Henry suggests it is a distraction to discuss whether those in charge knew about the problems: instead they had created the conditions that meant any such problems would never surface in what he describes as a 'modern form of tyranny'. He says that advisers to the Post Office treated those wrongly convicted with a 'culture of contempt, ridicule and even hatred'.

9.55am: Henry begins: 'The greatest horrors of the world, man's cruelty to man, are not created by monsters or misfortune but by those who claim to act in the name of good, enforcing a perverted vision of order that leaves no room for dissent.

'This tragedy is not about an IT system. Horizon did not destroy the innocent: the malignant culture of the Post Office did. The Post Office's inveterate contempt for the sub-postmasters, its corrosive prejudice against them, its desire for absolute control over them was an incubator for these terrible events.'

Ed Henry KC

Ed Henry KC: 'Horizon did not destroy the innocent: the malignant culture of the Post Office did'

Source: Post Office Inquiry

9.50pm: Williams explains how the next two days will work.

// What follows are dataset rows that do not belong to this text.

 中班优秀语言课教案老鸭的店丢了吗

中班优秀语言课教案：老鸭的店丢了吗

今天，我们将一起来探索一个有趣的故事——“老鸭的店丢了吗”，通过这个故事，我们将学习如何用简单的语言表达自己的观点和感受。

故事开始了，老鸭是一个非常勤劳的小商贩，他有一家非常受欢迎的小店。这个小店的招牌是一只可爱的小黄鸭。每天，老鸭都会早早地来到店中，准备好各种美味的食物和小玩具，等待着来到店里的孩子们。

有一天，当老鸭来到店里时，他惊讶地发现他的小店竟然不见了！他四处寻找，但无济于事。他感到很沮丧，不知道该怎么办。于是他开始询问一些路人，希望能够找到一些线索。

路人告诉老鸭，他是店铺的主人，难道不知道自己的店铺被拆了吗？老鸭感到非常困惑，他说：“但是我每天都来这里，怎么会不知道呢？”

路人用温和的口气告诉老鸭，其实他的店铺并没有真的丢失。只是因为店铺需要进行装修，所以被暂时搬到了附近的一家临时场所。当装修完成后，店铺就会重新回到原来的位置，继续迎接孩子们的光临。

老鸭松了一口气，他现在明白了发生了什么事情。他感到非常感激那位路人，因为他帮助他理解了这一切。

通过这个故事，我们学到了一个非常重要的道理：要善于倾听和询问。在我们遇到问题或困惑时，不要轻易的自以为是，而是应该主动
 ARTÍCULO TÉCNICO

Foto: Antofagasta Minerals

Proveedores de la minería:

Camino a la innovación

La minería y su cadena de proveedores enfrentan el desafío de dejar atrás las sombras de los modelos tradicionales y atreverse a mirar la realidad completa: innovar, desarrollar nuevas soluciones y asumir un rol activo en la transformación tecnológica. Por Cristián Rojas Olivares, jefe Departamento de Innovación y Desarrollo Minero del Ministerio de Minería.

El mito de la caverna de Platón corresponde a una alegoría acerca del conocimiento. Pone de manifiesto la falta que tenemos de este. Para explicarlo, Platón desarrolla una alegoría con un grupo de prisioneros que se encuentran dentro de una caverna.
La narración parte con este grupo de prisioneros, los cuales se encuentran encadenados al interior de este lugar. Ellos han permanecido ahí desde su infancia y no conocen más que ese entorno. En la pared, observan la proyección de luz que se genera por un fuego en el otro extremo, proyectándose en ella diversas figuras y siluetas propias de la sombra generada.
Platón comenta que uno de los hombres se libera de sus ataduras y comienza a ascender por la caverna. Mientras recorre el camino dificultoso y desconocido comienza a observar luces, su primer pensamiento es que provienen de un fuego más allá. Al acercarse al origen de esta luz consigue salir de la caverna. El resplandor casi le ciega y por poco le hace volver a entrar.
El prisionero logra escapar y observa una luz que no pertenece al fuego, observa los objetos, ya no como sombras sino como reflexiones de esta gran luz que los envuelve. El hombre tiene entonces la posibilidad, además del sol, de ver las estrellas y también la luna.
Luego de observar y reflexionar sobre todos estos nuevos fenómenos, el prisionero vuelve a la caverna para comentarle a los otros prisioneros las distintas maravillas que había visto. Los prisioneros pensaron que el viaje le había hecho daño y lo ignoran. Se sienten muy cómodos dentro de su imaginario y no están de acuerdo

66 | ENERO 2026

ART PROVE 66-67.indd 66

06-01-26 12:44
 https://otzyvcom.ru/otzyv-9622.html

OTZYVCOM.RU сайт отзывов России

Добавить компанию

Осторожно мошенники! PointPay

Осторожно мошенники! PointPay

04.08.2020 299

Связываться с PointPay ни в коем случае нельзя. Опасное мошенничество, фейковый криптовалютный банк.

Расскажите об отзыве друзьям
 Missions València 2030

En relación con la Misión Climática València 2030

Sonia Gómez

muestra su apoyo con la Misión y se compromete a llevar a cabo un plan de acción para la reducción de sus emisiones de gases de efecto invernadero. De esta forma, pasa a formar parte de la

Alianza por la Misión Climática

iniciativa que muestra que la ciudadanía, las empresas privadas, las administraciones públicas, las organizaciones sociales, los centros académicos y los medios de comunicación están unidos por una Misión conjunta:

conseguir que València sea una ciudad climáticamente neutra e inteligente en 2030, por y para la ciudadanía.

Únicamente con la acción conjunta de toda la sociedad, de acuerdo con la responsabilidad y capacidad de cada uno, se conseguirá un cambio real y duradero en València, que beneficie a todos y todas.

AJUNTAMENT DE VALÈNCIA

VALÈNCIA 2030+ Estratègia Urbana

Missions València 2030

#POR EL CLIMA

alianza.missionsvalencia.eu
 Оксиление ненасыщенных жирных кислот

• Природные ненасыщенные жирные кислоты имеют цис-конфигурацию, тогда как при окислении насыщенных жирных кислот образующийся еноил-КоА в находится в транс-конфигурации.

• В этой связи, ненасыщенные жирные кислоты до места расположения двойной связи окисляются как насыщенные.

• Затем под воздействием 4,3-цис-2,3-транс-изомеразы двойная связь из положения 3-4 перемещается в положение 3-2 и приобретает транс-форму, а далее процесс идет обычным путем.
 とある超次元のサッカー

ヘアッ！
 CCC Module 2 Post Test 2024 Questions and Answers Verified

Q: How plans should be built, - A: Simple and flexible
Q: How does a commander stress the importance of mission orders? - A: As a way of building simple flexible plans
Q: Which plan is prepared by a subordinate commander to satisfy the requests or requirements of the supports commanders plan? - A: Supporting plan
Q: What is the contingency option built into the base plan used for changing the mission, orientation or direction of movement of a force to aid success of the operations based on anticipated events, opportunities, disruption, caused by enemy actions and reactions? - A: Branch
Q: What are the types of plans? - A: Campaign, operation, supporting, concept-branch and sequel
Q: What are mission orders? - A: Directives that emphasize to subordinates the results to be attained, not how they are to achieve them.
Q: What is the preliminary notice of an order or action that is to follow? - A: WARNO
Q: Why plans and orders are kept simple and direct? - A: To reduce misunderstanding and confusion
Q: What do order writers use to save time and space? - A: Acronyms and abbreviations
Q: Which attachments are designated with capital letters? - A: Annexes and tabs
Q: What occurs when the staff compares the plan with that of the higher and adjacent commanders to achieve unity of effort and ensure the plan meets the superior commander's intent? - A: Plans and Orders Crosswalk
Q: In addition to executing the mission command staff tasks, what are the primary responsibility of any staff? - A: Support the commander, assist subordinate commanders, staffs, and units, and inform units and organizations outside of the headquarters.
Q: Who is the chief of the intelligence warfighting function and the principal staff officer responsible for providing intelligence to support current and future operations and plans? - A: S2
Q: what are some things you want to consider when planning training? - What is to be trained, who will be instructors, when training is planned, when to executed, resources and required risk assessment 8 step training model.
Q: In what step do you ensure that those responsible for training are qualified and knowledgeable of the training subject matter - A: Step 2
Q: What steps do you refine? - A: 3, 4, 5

Each core participant, which includes groups of sub-postmasters, the Post Office itself and individuals such as former chief executive Paula Vennells, will be given a strict hour in which to make closing statements.

 

Ed Henry KC, representing five individuals on behalf of Hodge Jones and Allen, is first in the batting order.

9.45am: Inquiry counsel Jason Beer KC gives a sense of the enormity of the inquiry, explaining that it has dealt with 2,214,858 pages of evidence, received 780 witness statements and heard evidence from 298 witnesses. He confirms the inquiry's legal team will not make any closing statement as such, but adds: 'I hope that we as your team have fulfilled the promise that we made at the start of the inquiry to you to not lose sight of the fact that the inquiry was not to look at a computer system but rather an investigation into the harm caused by people to people.'

9.35am: We begin, as we have so often during this inquiry, with some sad news as chair Sir Wyn Williams reports the news of the death of former sub-postmistress Margaret Boston. She was based at a Post Office in Rotherham for 25 years and saw it as her public duty to carry out the role. 

 

She was a core participant in the inquiry and one of the 555 Bates litigation claimants. Williams states that her family said it was of some comfort that she received full compensation before she died.